Mevlam seni aşıkların
Devran iderler hu ile
Yolundaki sadıkların
Devran iderler hu ile
İlahi bitince baş müezzin veya görevlendireceği müezzin arkadaş (Rabbena amenna bima enzelte vettebe’narrasule) duasını okur. Ara vermeden diğer müezzinler (fektübna meaşşahidîn) diyerek terâvih duasına geçilir. Bir müezzin kısa bir âmin çeker. Müezzinler hep beraber (Velhamdülillahi Rabbil alemin) diyerek cemaati salat-ı vitre kaldırırlar. İmam efendi selam verince, müezzin başı (Allahümme Entesselam Ve-minkesselam Tebarekte ya Zelcelali Vel-ikram) diyerek Ayet-el Kürsi’yi okur.
Cumhur Müezzinlik
Cumhur müezzinlik namazın devamıdır. Bütün müezzinler bazı yerlerde ferden bazı yerlerde müştereken iştirak ettikleri için cumhur denilmiştir.
Eskiden Saraylarda, konaklarda musikişinasların bulundukları cemiyetlerde namaza başlarken kâmet hangi makamdan alındıysa cumhur müezzinlikte aynı makamdan yapılırmış. (Bu anekdot rahmetli hocam Hafız Hüseyin Tolan’dan müntekildir.)
Müezzin başı Ayet-el Kürsi’yi bitirip (Zülcelali SübhânAllâh deyince) bir müezzin makamı ve akordu bozmadan 33 kere SübhânAllâh der, [diğer müezzine devreder] ve o da sübhânelkerim elhamdulillah diyerek hamdeleyi diğer müezzine devreder. O da 33 kere elhamdülillah dedikten sonra (Rabbil Alemine Teala şanühü Allahü ekber) diyerek ism-i Celali diğer müezzine bırakır.

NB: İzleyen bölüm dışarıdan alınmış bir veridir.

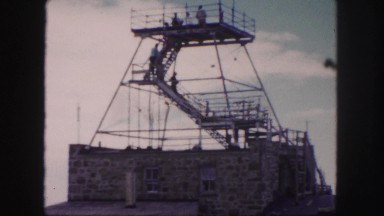 1958: people climbing down the stairs of a lookout point and a rugged landscape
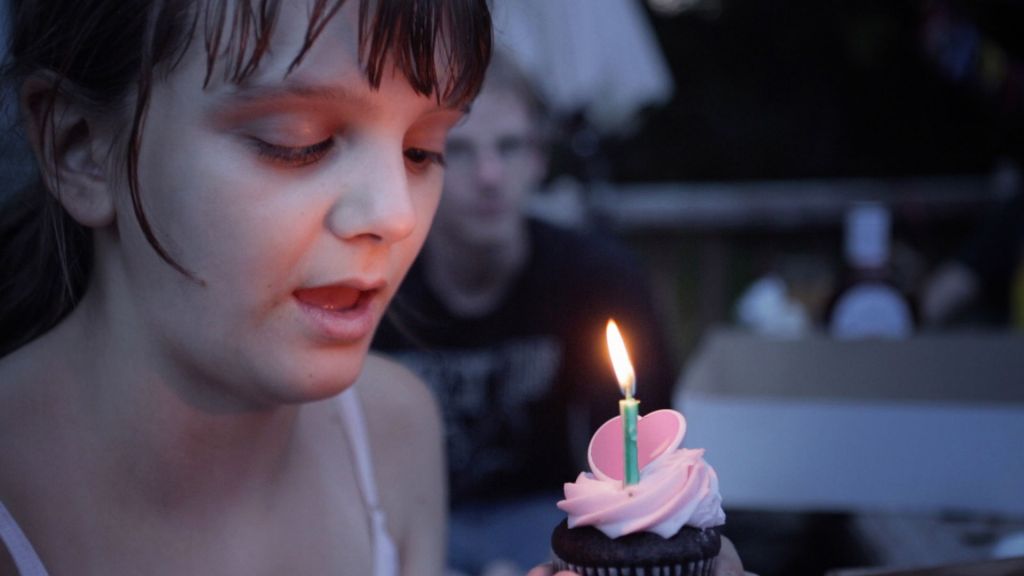 Michelle Smith blows out birthday candle, in Best and Most Beautiful Things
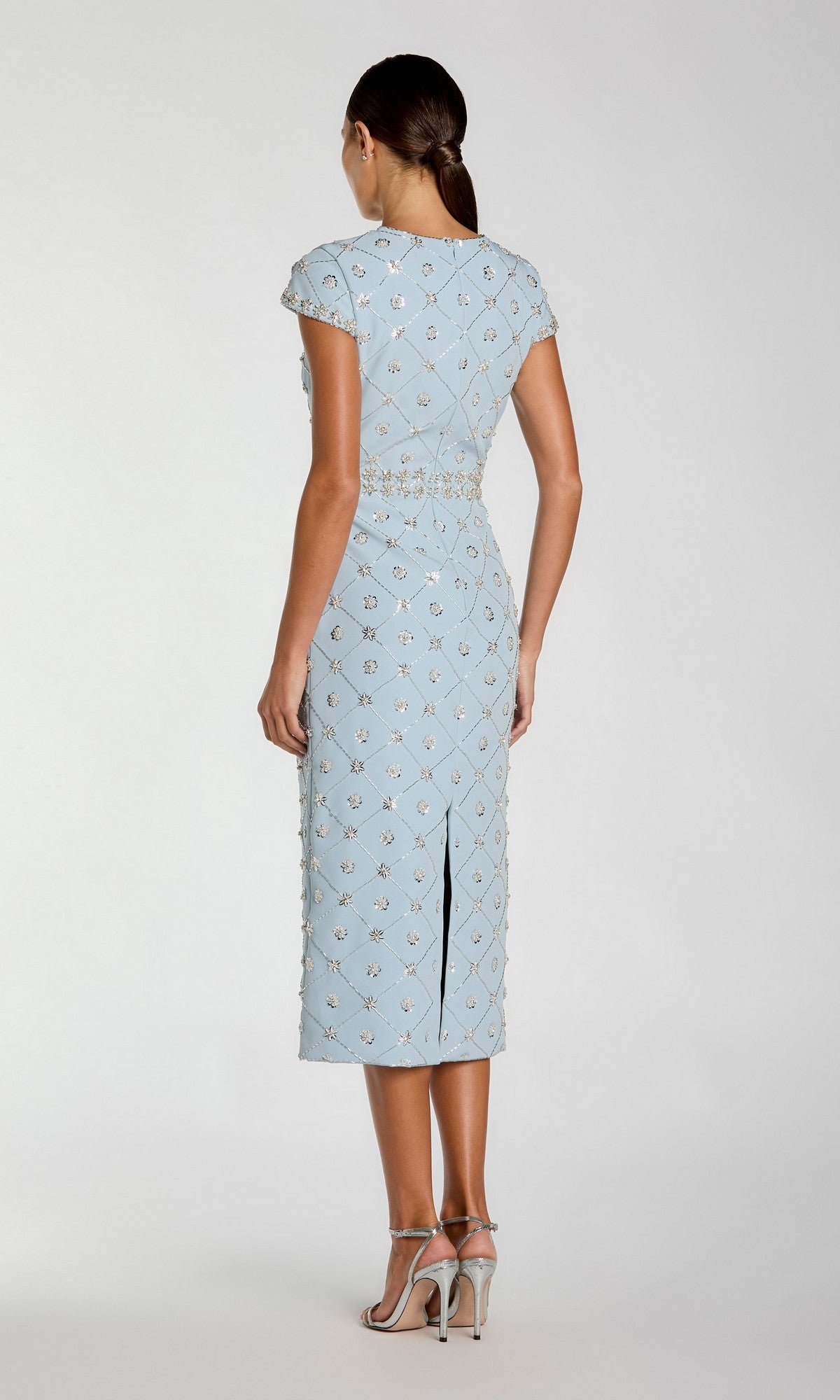 A woman stands facing away, wearing the light blue Midi Beaded Wedding Guest Dress: Mac Duggal 2234 with silver embellishments and high-heeled sandals.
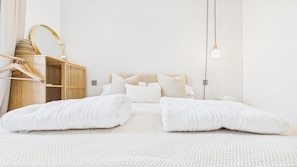 Une chambre à coucher au style minimaliste, comprenant un lit, des oreillers, une table de chevet, une lampe suspendue et une armoire en bois.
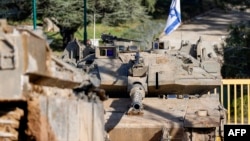 An Israeli army Merkava main battle tank is deployed by the concrete border wall at a position along Israel's northern border with Lebanon on Feb. 18, 2025.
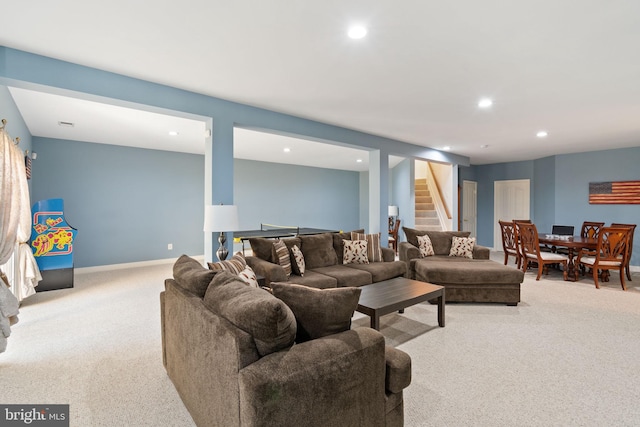 living room featuring stairway, carpet, and recessed lighting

Tesbihler bitince başka bir müezzin
“Lâ ilâhe illallâhu vahdehu lâşerîke leh, lehu’l mülkü ve lehu’l hamdü ve hüve alâ külli şey’in kadîr” der bu defa bütün koro:
“Sübhane Rabbiye’l-A’la’l-Aliyyil Vehhab” diyerek duaya yani aminlere geçilir. Aminler duanın en enteresan tarafıdır.
Birinci âmini alan müezzin girizgâh yaparak, ikinci müezzine bırakır. İkinci müezzinin çektiği âmin, büyük âmin tabir edilir. Sebebi ise, ilk amin sözünün nefesinin yettiği kadar yapılan makamın güçlüsü üzerinde uzatılması ve bu arada dua mahiyetinde:
Ya Hazreti Allah Şefaat Ya Resullallah veya
Ya müfettihal ebvâb, iftah lenâ hayral bab veya
diğerlerinin okunmasıdır. Büyük âmin bitince başka bir müezzin karara gitmek üzere devralır. Ve kısa aminlerle koroya teslim eder. Koro da “Velhamdülillahi Rabbil alemin” diyerek namazı tamamlar. Eğer imam efendi mihrabı okursa imam, şayet okumuyorsa müezzin başı “Kabulü hak celle ala Fatiha” der herkes Fatiha’sını okur.